With a spatula the pre-mix (sans IDPI) was formed into a 2 mm deep circular depression machined into the bottom half of a casting mould. IDPI was sprayed on the uncured surface and the mould was sealed. As a control measure, a hand-mix in which the curative was thoroughly mixed was also prepared from the same batch to demonstrate its cure potential. Curing was completed in a +120° F. oven. In both mixes, the cure-catalyst level was moderately increased to accelerate material stiffening, as might be done to prevent material “slump” in a practical process.

The mould was disassembled after 3½ days and the wafer easily extracted. However, the behavior of the control hand-mix indicated that it was well on its way to curing after about a couple of hours. This status demonstrated that to achieve cure in a 2 mm thick layer, the curative does not need to be thoroughly incorporated into the mix and spraying it on the surface may be adequate. A uniform thickness of the layer was observed.

The thickness of the wafer was intentionally selected to be greater than would be the case in a gradient explosive. Additionally, the IPDI was sprayed on only one side in order to increase the thickness the curative was required to permeate. This results demonstrates that in a “worst-case” thickness scenario and within a reasonable amount of time, the curative still can adequately diffuse. It should be noted that in the developed method the curative diffusion distance, and hence the time, should be shorter (faster) than as shown in this Example 9.

The foregoing summary, description, and examples of the present invention are not intended to be limiting, but are only exemplary of the inventive features which are defined in the claims.
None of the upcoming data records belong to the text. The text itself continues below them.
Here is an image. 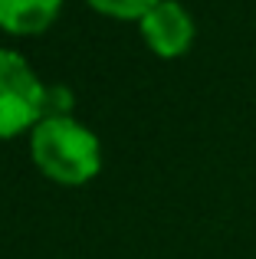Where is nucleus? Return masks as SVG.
I'll list each match as a JSON object with an SVG mask.
<instances>
[{
  "mask_svg": "<svg viewBox=\"0 0 256 259\" xmlns=\"http://www.w3.org/2000/svg\"><path fill=\"white\" fill-rule=\"evenodd\" d=\"M138 30H141V39L148 43V50L161 59L184 56L194 43V17L178 0H161L158 7H151L138 20Z\"/></svg>",
  "mask_w": 256,
  "mask_h": 259,
  "instance_id": "3",
  "label": "nucleus"
},
{
  "mask_svg": "<svg viewBox=\"0 0 256 259\" xmlns=\"http://www.w3.org/2000/svg\"><path fill=\"white\" fill-rule=\"evenodd\" d=\"M86 4L92 10L105 13V17H115V20H141L161 0H86Z\"/></svg>",
  "mask_w": 256,
  "mask_h": 259,
  "instance_id": "5",
  "label": "nucleus"
},
{
  "mask_svg": "<svg viewBox=\"0 0 256 259\" xmlns=\"http://www.w3.org/2000/svg\"><path fill=\"white\" fill-rule=\"evenodd\" d=\"M72 92L66 85H46V99H43V118H56V115H69L72 108Z\"/></svg>",
  "mask_w": 256,
  "mask_h": 259,
  "instance_id": "6",
  "label": "nucleus"
},
{
  "mask_svg": "<svg viewBox=\"0 0 256 259\" xmlns=\"http://www.w3.org/2000/svg\"><path fill=\"white\" fill-rule=\"evenodd\" d=\"M30 154L50 181L66 184V187H79V184L92 181L102 167L99 138L72 115H56V118L39 121L30 135Z\"/></svg>",
  "mask_w": 256,
  "mask_h": 259,
  "instance_id": "1",
  "label": "nucleus"
},
{
  "mask_svg": "<svg viewBox=\"0 0 256 259\" xmlns=\"http://www.w3.org/2000/svg\"><path fill=\"white\" fill-rule=\"evenodd\" d=\"M46 85L20 53L0 50V138L36 128L43 121Z\"/></svg>",
  "mask_w": 256,
  "mask_h": 259,
  "instance_id": "2",
  "label": "nucleus"
},
{
  "mask_svg": "<svg viewBox=\"0 0 256 259\" xmlns=\"http://www.w3.org/2000/svg\"><path fill=\"white\" fill-rule=\"evenodd\" d=\"M63 0H0V30L13 36H36L50 30Z\"/></svg>",
  "mask_w": 256,
  "mask_h": 259,
  "instance_id": "4",
  "label": "nucleus"
}]
</instances>
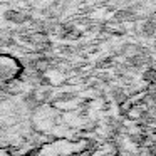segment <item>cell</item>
<instances>
[{
  "mask_svg": "<svg viewBox=\"0 0 156 156\" xmlns=\"http://www.w3.org/2000/svg\"><path fill=\"white\" fill-rule=\"evenodd\" d=\"M37 92L17 62L0 57V149L25 154L34 148Z\"/></svg>",
  "mask_w": 156,
  "mask_h": 156,
  "instance_id": "1",
  "label": "cell"
},
{
  "mask_svg": "<svg viewBox=\"0 0 156 156\" xmlns=\"http://www.w3.org/2000/svg\"><path fill=\"white\" fill-rule=\"evenodd\" d=\"M0 156H20V154H17L14 151H4V149H0Z\"/></svg>",
  "mask_w": 156,
  "mask_h": 156,
  "instance_id": "2",
  "label": "cell"
}]
</instances>
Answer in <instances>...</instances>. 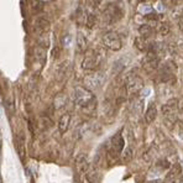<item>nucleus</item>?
<instances>
[{"label": "nucleus", "mask_w": 183, "mask_h": 183, "mask_svg": "<svg viewBox=\"0 0 183 183\" xmlns=\"http://www.w3.org/2000/svg\"><path fill=\"white\" fill-rule=\"evenodd\" d=\"M73 101L74 104L81 108L86 113H92L96 108V100L92 91L86 87H76L73 92Z\"/></svg>", "instance_id": "1"}, {"label": "nucleus", "mask_w": 183, "mask_h": 183, "mask_svg": "<svg viewBox=\"0 0 183 183\" xmlns=\"http://www.w3.org/2000/svg\"><path fill=\"white\" fill-rule=\"evenodd\" d=\"M104 58H105V51L103 48L87 50L86 53H84V57L82 60L81 67L84 71L94 72V71H96L100 67V65H101Z\"/></svg>", "instance_id": "2"}, {"label": "nucleus", "mask_w": 183, "mask_h": 183, "mask_svg": "<svg viewBox=\"0 0 183 183\" xmlns=\"http://www.w3.org/2000/svg\"><path fill=\"white\" fill-rule=\"evenodd\" d=\"M144 88V79L136 73V72H130L126 74L124 79V89L125 94L129 98L136 96Z\"/></svg>", "instance_id": "3"}, {"label": "nucleus", "mask_w": 183, "mask_h": 183, "mask_svg": "<svg viewBox=\"0 0 183 183\" xmlns=\"http://www.w3.org/2000/svg\"><path fill=\"white\" fill-rule=\"evenodd\" d=\"M161 113L166 125H175L178 118V99L172 98L168 101H166L161 108Z\"/></svg>", "instance_id": "4"}, {"label": "nucleus", "mask_w": 183, "mask_h": 183, "mask_svg": "<svg viewBox=\"0 0 183 183\" xmlns=\"http://www.w3.org/2000/svg\"><path fill=\"white\" fill-rule=\"evenodd\" d=\"M101 43L105 48L110 50V51H120L123 47V41L121 37L119 36V33H116L115 31H108L103 35L101 37Z\"/></svg>", "instance_id": "5"}, {"label": "nucleus", "mask_w": 183, "mask_h": 183, "mask_svg": "<svg viewBox=\"0 0 183 183\" xmlns=\"http://www.w3.org/2000/svg\"><path fill=\"white\" fill-rule=\"evenodd\" d=\"M160 65V55L155 50V43L152 45L151 50H149L142 58V67L146 72H154L158 68Z\"/></svg>", "instance_id": "6"}, {"label": "nucleus", "mask_w": 183, "mask_h": 183, "mask_svg": "<svg viewBox=\"0 0 183 183\" xmlns=\"http://www.w3.org/2000/svg\"><path fill=\"white\" fill-rule=\"evenodd\" d=\"M123 150H124V137H123L121 132H116L110 140V145H109V150H108V157L116 160L121 155Z\"/></svg>", "instance_id": "7"}, {"label": "nucleus", "mask_w": 183, "mask_h": 183, "mask_svg": "<svg viewBox=\"0 0 183 183\" xmlns=\"http://www.w3.org/2000/svg\"><path fill=\"white\" fill-rule=\"evenodd\" d=\"M123 15H124L123 10L115 4H109L103 10V20H104V22H106L109 25L115 24L119 20H121Z\"/></svg>", "instance_id": "8"}, {"label": "nucleus", "mask_w": 183, "mask_h": 183, "mask_svg": "<svg viewBox=\"0 0 183 183\" xmlns=\"http://www.w3.org/2000/svg\"><path fill=\"white\" fill-rule=\"evenodd\" d=\"M104 82V74L101 72H98V71H94L91 72L89 74H87L84 77V84H86V88L93 91V89H98L99 87H101Z\"/></svg>", "instance_id": "9"}, {"label": "nucleus", "mask_w": 183, "mask_h": 183, "mask_svg": "<svg viewBox=\"0 0 183 183\" xmlns=\"http://www.w3.org/2000/svg\"><path fill=\"white\" fill-rule=\"evenodd\" d=\"M76 170L79 175H86L87 171L89 170V160L84 154H81L76 157V162H74Z\"/></svg>", "instance_id": "10"}, {"label": "nucleus", "mask_w": 183, "mask_h": 183, "mask_svg": "<svg viewBox=\"0 0 183 183\" xmlns=\"http://www.w3.org/2000/svg\"><path fill=\"white\" fill-rule=\"evenodd\" d=\"M71 121H72V115H71V113H63V114L60 116L58 123H57L60 134H66V132H67V130L69 129Z\"/></svg>", "instance_id": "11"}, {"label": "nucleus", "mask_w": 183, "mask_h": 183, "mask_svg": "<svg viewBox=\"0 0 183 183\" xmlns=\"http://www.w3.org/2000/svg\"><path fill=\"white\" fill-rule=\"evenodd\" d=\"M33 27H35V30H36L37 32H40V33L47 32V30H48V27H50V20H48V17L45 16V15H40V16L35 20Z\"/></svg>", "instance_id": "12"}, {"label": "nucleus", "mask_w": 183, "mask_h": 183, "mask_svg": "<svg viewBox=\"0 0 183 183\" xmlns=\"http://www.w3.org/2000/svg\"><path fill=\"white\" fill-rule=\"evenodd\" d=\"M135 47L139 50V51H141V52H147L149 50H151V47H152V42L150 41V38H145V37H141V36H139V37H136L135 38Z\"/></svg>", "instance_id": "13"}, {"label": "nucleus", "mask_w": 183, "mask_h": 183, "mask_svg": "<svg viewBox=\"0 0 183 183\" xmlns=\"http://www.w3.org/2000/svg\"><path fill=\"white\" fill-rule=\"evenodd\" d=\"M144 118H145V123L149 124V125L152 124V123L156 120V118H157V106H156L155 103H151V104L147 106Z\"/></svg>", "instance_id": "14"}, {"label": "nucleus", "mask_w": 183, "mask_h": 183, "mask_svg": "<svg viewBox=\"0 0 183 183\" xmlns=\"http://www.w3.org/2000/svg\"><path fill=\"white\" fill-rule=\"evenodd\" d=\"M33 58L42 67L46 63V60H47V50L43 48V47H41V46L36 47L35 51H33Z\"/></svg>", "instance_id": "15"}, {"label": "nucleus", "mask_w": 183, "mask_h": 183, "mask_svg": "<svg viewBox=\"0 0 183 183\" xmlns=\"http://www.w3.org/2000/svg\"><path fill=\"white\" fill-rule=\"evenodd\" d=\"M92 10H88L87 7H78L77 11H76V21L78 25H82V26H86V22H87V19H88V15Z\"/></svg>", "instance_id": "16"}, {"label": "nucleus", "mask_w": 183, "mask_h": 183, "mask_svg": "<svg viewBox=\"0 0 183 183\" xmlns=\"http://www.w3.org/2000/svg\"><path fill=\"white\" fill-rule=\"evenodd\" d=\"M181 173H182V168H181V165L180 163H175L171 170L168 171V173L166 175V181H173L178 177H181Z\"/></svg>", "instance_id": "17"}, {"label": "nucleus", "mask_w": 183, "mask_h": 183, "mask_svg": "<svg viewBox=\"0 0 183 183\" xmlns=\"http://www.w3.org/2000/svg\"><path fill=\"white\" fill-rule=\"evenodd\" d=\"M154 33V27L149 24H145V25H141L139 27V35L141 37H145V38H150Z\"/></svg>", "instance_id": "18"}, {"label": "nucleus", "mask_w": 183, "mask_h": 183, "mask_svg": "<svg viewBox=\"0 0 183 183\" xmlns=\"http://www.w3.org/2000/svg\"><path fill=\"white\" fill-rule=\"evenodd\" d=\"M86 178L89 183H98L99 182V173L95 168H89L86 173Z\"/></svg>", "instance_id": "19"}, {"label": "nucleus", "mask_w": 183, "mask_h": 183, "mask_svg": "<svg viewBox=\"0 0 183 183\" xmlns=\"http://www.w3.org/2000/svg\"><path fill=\"white\" fill-rule=\"evenodd\" d=\"M121 161L124 162V163H127V162H130L131 160H132V157H134V151H132V149L129 146V147H126L125 150H123V152H121Z\"/></svg>", "instance_id": "20"}, {"label": "nucleus", "mask_w": 183, "mask_h": 183, "mask_svg": "<svg viewBox=\"0 0 183 183\" xmlns=\"http://www.w3.org/2000/svg\"><path fill=\"white\" fill-rule=\"evenodd\" d=\"M77 46H78V50L81 52H86L87 51V46H88V41H87V37L82 33L78 35V38H77Z\"/></svg>", "instance_id": "21"}, {"label": "nucleus", "mask_w": 183, "mask_h": 183, "mask_svg": "<svg viewBox=\"0 0 183 183\" xmlns=\"http://www.w3.org/2000/svg\"><path fill=\"white\" fill-rule=\"evenodd\" d=\"M157 32H158V35L165 37V36H167L171 32V26L167 22H162V24H160L157 26Z\"/></svg>", "instance_id": "22"}, {"label": "nucleus", "mask_w": 183, "mask_h": 183, "mask_svg": "<svg viewBox=\"0 0 183 183\" xmlns=\"http://www.w3.org/2000/svg\"><path fill=\"white\" fill-rule=\"evenodd\" d=\"M32 10L35 12H41L43 10V2L40 1V0H33V2H32Z\"/></svg>", "instance_id": "23"}, {"label": "nucleus", "mask_w": 183, "mask_h": 183, "mask_svg": "<svg viewBox=\"0 0 183 183\" xmlns=\"http://www.w3.org/2000/svg\"><path fill=\"white\" fill-rule=\"evenodd\" d=\"M178 26H180V30L183 32V16L181 19H178Z\"/></svg>", "instance_id": "24"}, {"label": "nucleus", "mask_w": 183, "mask_h": 183, "mask_svg": "<svg viewBox=\"0 0 183 183\" xmlns=\"http://www.w3.org/2000/svg\"><path fill=\"white\" fill-rule=\"evenodd\" d=\"M171 183H183V178L182 177H178V178H176V180L171 181Z\"/></svg>", "instance_id": "25"}]
</instances>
Finally, any numerical parameters set forth in the specification and attached claims are approximations (for example, by using the term “about”) that may vary depending upon the desired properties sought to be obtained by the present invention. At the very least, and not as an attempt to limit the application of the doctrine of equivalents to the scope of the claims, each numerical parameter should at least be construed in light of the number of significant digits and by applying ordinary rounding.

Claims (8)

1. A process for manufacturing a gradient structure, comprising:
jet-spraying a plurality of structural components, comprising:
jet-spraying a first structural component, in combination with; and
jet-spraying at least a second structural component,
wherein the plurality of structural components are applied in a manner effective to produce a gradient structure, and
wherein said gradient structure comprises a polymeric energetic material of a substantially uniform thickness absent any distinct layers.
2. The process of claim 1, further comprising jet-spraying at least a third structural component.
3. The process of claim 1, wherein the plurality of structural components are applied to a moving target.
4. The process of claim 1, wherein the plurality of structural components are applied by moving the jet-spray relative to a target.
5. The process of claim 1, wherein the jet-spraying of the plurality of structural components is computer controlled so as to control at least one of axial, radial, and azimuthal location of applied said plurality oil structural components.
6. The process of claim 1, wherein the gradient structure is one of an increasing gradient energetic material and a decreasing gradient energetic material.
7. The process of claim 6, wherein the plurality of applied structural components are thermosetting plastic-bonded explosive precursors.
8. The process of claim 1, wherein the jet-sprayed plurality of structural components forms a functional shape.